» 题目 A
把这段博客从“Tuesday, November 05, 2019”开始，一直到“y. Damn me.”为止（包括这几个字），一字不差地重复一遍。
» 题目 B
接着这段博客的最后一句，往下续写。

» 选文
* * *
Saturday, December 07, 2019

夢。妳

夢里 見妳
依然悸动
依然激动

夢里 的妳
灿烂的笑容
往日依旧
思念依旧

夢里 听妳
說着着他
还会心碎

Tuesday, November 05, 2019

Bokeh Visualization . Wedges


Struggling for few hours on how to get the donut chart label probably on the wedges.

Finally just realized it is math problem to get the coordinate of x and y. Damn me. 

Wednesday, October 23, 2019

該。沉。着

我在想
我所想的
却又怀疑
我想的

我說着
我想說的
却又不知
我說的

呆呆的
呆呆着
想着想的
說着想的

我想
我說着的
或許
不是想着的
或許
不是想說的

或許
該沉着
該。沉。着。

Friday, October 11, 2019

不。记

不该记得那些忘记的,而该活出那些记得的。

生活,尤其年纪越大,经历的事越多,很多事也逐渐忘记。忘记了忘记的事,却又记得忘记了。

其实,既然会忘记了,那事一定不重要,不然必会想起来。所以耿耿于怀忘记的事,也于事无补。

不如,就为记得的事,忙,干下去。

Thursday, September 05, 2019

一肚火

Trees and flowers are hardly friend with me,   most the time hardly able to grow them.
* * *
» 所给材料
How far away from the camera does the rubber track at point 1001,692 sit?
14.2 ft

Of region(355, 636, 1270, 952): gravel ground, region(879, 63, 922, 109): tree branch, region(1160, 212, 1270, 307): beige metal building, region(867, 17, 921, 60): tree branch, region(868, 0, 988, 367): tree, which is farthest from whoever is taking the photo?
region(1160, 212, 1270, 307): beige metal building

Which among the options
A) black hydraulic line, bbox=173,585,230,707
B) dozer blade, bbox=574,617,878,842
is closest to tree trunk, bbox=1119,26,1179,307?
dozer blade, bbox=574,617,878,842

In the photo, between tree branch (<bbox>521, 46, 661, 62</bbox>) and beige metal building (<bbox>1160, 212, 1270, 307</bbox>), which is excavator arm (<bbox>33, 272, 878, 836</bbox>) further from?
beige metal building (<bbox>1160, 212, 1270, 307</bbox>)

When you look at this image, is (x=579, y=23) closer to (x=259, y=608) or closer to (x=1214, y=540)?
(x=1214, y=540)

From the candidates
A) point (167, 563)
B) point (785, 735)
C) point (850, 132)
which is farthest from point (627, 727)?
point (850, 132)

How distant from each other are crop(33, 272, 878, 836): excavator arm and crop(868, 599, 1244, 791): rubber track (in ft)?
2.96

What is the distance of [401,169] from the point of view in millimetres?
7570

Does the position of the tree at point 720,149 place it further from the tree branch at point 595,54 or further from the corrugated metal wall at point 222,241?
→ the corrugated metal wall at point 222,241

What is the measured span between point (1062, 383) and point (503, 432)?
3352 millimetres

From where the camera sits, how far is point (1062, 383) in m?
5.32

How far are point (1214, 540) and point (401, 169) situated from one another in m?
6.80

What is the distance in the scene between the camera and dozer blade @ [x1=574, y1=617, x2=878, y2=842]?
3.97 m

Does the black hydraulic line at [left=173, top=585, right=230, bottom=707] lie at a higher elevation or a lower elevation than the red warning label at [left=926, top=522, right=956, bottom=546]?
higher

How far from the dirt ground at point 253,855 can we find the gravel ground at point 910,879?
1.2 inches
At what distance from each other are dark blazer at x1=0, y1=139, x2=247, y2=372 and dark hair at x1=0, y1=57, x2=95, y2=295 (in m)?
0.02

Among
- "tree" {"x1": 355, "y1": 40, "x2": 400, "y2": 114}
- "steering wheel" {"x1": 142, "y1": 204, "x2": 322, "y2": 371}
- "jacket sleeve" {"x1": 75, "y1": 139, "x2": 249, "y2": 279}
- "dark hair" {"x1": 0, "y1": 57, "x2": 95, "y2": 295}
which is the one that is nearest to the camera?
* * *
» 答案 A
Tuesday, November 05, 2019

Bokeh Visualization . Wedges


Struggling for few hours on how to get the donut chart label probably on the wedges.

Finally just realized it is math problem to get the coordinate of x and y. Damn me.

» 答案 B
I spend time in learning, understand and be friend with them. For the 2nd time,  only then seeing the sunflowers are growing,  tallest and tallest, and yet a colleague just killed them because planting pandan leaves tree.

There are so many empty spot,  just because of taking advantage on spot that have been cleaned by me,  killed all the sunflowers.

If I wasn't calm,  with my tamper,  many f-words have already been out. I tolerated in the last time, kept silent,  but this time,  no more.

I am not talk active,  but doesn't mean I am harmless!

Thursday, August 01, 2019

Left hand . Right Hand

总是觉得自己左手写的字体不好看,所以学用右手写,写出不一样的风格

Saturday, July 06, 2019

妳。离开

一个人 还在
一颗心 还在
灼热的心 都在

雨 滴过
冷风 过
都带不走 思念

时间 来看我
不曾安慰 匆匆离去
思念 来袭我

没离开过

Wednesday, July 03, 2019

Python . Question

How to run programs in GPU?

How to run programs in multi threading and multi processing?

How to switch between CPU and GPU?

Saturday, June 29, 2019

聚会

欢笑的背后 都是心酸。微笑的脸孔 流着泪水。

Thursday, June 27, 2019

Missing what

Bokeh ah bokeh, I beh tahan liao lah.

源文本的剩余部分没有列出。